# The Framework View of Creation



## Romans922 (Jul 6, 2012)

I'm wondering if anyone on the PB would be able to explain to me why there are men who come for ordination and are asked about their creation view and the length of days, and they say that their view is the Framework view. But that makes no sense to me because the Framework view is a literary view not a creation view or a length of days view. Would someone explain this to me?


----------



## Covenant Joel (Jul 7, 2012)

I think by saying that they hold to the Framework view they are basically saying that they are agnostic about the length of the creation days. I.e., if it's just a literary device intended to communicate an apologetic against Ancient Near Eastern gods, then it is not intended to say anything about the length of the days at all.

I personally think that it is intended to be such an apologetic, but that it also teaches the 6, 24-hour days view at the same time.


----------



## Miss Marple (Jul 7, 2012)

May I say from the point of view of a pew-warmer that OPC members I've talked to over many years about it view it as just a dodge, a cover to deny belief in the true inspiration of God's word? When I say "all those I've talked to," it has only, to my memory, been members of OPCs, but many more than one congregation. Those I've talked to about it or overheard over the past few years run the gamut from disgusted to irritated to puzzled. 
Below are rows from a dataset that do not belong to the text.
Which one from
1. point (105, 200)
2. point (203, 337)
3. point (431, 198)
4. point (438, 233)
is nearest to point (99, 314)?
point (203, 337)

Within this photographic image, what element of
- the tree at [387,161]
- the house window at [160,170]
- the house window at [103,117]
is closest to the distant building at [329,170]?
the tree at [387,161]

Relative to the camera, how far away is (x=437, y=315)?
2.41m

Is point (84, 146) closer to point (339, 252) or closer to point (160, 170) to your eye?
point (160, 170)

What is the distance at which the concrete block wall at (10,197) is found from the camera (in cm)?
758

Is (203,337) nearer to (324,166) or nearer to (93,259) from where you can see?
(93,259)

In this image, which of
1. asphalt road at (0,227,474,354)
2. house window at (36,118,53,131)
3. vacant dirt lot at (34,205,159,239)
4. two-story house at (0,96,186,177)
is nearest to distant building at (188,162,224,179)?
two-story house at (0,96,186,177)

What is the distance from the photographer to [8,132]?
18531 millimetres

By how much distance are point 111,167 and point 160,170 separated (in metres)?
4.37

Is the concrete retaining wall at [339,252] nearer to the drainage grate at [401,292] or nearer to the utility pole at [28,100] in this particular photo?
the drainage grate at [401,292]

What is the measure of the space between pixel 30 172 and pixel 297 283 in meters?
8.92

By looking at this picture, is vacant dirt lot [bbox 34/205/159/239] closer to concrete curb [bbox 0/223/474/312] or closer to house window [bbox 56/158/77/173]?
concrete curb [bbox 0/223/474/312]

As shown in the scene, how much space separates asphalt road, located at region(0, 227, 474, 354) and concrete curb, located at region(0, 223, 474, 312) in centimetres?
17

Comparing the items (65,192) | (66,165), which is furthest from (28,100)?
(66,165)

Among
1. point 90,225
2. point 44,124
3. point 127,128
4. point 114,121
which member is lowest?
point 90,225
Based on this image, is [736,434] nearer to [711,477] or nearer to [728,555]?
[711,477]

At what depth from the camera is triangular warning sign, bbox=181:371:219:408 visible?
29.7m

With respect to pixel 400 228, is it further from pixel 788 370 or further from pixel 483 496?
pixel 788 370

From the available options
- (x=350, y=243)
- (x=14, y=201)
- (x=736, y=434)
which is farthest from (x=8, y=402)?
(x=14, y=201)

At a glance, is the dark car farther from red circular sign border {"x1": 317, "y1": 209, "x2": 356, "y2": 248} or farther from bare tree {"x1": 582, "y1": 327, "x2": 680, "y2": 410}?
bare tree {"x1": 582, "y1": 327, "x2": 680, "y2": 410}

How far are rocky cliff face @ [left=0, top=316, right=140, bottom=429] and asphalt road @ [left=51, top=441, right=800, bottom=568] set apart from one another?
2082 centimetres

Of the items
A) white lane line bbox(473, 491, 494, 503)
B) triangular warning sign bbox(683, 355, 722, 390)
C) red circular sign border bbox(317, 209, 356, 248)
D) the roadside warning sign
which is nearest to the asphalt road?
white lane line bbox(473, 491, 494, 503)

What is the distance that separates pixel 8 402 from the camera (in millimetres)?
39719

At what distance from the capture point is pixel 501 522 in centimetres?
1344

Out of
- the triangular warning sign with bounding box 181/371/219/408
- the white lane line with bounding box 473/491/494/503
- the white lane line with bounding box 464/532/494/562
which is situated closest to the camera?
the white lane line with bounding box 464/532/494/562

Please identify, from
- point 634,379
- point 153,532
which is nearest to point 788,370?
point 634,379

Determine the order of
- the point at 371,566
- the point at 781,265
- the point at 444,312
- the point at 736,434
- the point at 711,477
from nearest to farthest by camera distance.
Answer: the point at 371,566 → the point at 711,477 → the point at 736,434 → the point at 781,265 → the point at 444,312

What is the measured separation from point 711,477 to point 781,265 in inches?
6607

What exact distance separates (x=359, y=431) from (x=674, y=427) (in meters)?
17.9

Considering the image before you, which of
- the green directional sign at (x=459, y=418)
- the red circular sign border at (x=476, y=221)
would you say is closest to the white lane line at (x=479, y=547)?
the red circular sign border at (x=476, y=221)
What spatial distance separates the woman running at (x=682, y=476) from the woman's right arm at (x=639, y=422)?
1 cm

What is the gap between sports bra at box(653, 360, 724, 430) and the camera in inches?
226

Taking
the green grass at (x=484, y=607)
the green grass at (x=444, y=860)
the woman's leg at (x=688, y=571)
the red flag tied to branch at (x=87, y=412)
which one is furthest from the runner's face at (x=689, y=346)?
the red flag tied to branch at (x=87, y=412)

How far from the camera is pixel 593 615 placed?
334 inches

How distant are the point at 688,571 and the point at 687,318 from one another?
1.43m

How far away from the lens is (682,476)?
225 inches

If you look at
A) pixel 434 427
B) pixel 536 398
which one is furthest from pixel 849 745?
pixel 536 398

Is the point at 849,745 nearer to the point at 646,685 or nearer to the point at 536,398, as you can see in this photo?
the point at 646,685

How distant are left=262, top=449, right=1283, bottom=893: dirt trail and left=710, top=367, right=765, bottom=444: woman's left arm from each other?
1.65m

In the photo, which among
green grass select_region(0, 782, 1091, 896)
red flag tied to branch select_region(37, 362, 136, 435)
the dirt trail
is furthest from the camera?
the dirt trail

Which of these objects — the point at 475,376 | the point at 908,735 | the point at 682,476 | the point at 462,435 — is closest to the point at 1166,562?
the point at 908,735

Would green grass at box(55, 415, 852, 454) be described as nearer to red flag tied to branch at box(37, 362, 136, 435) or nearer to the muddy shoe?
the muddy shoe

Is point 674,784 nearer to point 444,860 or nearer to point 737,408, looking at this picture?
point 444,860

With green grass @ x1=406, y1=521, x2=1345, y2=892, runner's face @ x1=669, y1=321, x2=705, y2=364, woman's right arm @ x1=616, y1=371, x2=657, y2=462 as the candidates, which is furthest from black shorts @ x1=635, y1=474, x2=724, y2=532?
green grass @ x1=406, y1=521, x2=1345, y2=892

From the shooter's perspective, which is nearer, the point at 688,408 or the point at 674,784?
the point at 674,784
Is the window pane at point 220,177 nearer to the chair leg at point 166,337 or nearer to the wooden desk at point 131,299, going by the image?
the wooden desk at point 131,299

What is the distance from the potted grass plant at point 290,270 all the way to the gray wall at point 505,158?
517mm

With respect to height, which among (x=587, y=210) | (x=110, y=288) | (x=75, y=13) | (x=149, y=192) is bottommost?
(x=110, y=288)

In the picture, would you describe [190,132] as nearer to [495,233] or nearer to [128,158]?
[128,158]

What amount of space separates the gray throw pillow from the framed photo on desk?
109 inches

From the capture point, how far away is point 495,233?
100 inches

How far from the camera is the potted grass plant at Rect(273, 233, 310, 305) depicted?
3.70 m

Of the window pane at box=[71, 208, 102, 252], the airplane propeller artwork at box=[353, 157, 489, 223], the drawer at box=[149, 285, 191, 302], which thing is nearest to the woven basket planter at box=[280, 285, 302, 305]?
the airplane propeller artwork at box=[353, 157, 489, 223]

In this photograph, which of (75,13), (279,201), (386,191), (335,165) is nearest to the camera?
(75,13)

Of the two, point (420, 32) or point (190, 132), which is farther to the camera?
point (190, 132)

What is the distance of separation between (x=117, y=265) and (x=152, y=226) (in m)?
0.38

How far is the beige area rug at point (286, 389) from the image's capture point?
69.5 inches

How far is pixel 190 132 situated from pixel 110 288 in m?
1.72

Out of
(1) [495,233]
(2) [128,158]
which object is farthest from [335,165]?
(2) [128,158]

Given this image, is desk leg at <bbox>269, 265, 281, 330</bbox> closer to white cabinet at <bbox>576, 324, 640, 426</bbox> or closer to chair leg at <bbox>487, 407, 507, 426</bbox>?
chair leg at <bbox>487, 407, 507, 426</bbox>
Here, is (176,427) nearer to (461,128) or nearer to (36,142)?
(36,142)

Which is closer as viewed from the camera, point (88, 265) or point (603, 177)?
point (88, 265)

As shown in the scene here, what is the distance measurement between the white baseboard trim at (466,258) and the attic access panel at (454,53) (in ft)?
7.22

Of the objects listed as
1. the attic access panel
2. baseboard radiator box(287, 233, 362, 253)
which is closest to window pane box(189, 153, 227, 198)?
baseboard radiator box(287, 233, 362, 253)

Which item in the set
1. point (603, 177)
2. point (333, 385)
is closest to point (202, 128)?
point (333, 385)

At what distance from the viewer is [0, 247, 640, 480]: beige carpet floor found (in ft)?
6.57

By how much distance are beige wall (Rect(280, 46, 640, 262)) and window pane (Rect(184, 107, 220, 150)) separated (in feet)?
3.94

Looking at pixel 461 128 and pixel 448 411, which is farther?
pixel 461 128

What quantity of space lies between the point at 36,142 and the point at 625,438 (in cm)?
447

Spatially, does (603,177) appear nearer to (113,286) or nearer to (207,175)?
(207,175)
At a fellowship one day I spent some time trying to discern from a man (who is no longer OPC) exactly what framework IS. After about ten minutes of question and answer, I was told in a condescending tone, "You need to go to seminary to understand these things."

!

If there is any doctrine I need to go to seminary to understand, we have a serious problem.

There may be framework enthusiasts on PB, and I don't mean to start challenging ordained men; but I do mean to convey that what is (at least often) perceived of in the pews is that framework is a sophisticated dodge when one doesn't want to say, "You know, I just don't believe Genesis 1." From the perspective of a mere church member I'd prefer to deal with someone who plainly states that instead of trying to get all metaphorical about it.


----------



## Semper Fidelis (Jul 7, 2012)

Covenant Joel said:


> I think by saying that they hold to the Framework view they are basically saying that they are agnostic about the length of the creation days. I.e., if it's just a literary device intended to communicate an apologetic against Ancient Near Eastern gods, then it is not intended to say anything about the length of the days at all.
> 
> I personally think that it is intended to be such an apologetic, but that it also teaches the 6, 24-hour days view at the same time.



That's how most I've interacted with take it. The standard note is that it's not being presented for technical accuracy in the sense that we would expect out of a modern scientific description of the events as they unfold. I think that's a fair observation.

Let me preface by stating that I'm a YEC but not because of the theories that some YEC use to try to reconstruct the days of creation according to modern scientific criteria. I think that the bottom line with Creation is that we weren't there and Special Revelation is given to us by the One who was. It is enough for me to simply state that the days are days because I'm not going to impose an external standard based on emperical evidence upon the Scriptures as my interpretive grid nor do I believe I need to offer an alternative theory (based again on modern scientifc understanding) that will lend itself to testing by the scientific methods that I don't base my faith in the record upon in the first place.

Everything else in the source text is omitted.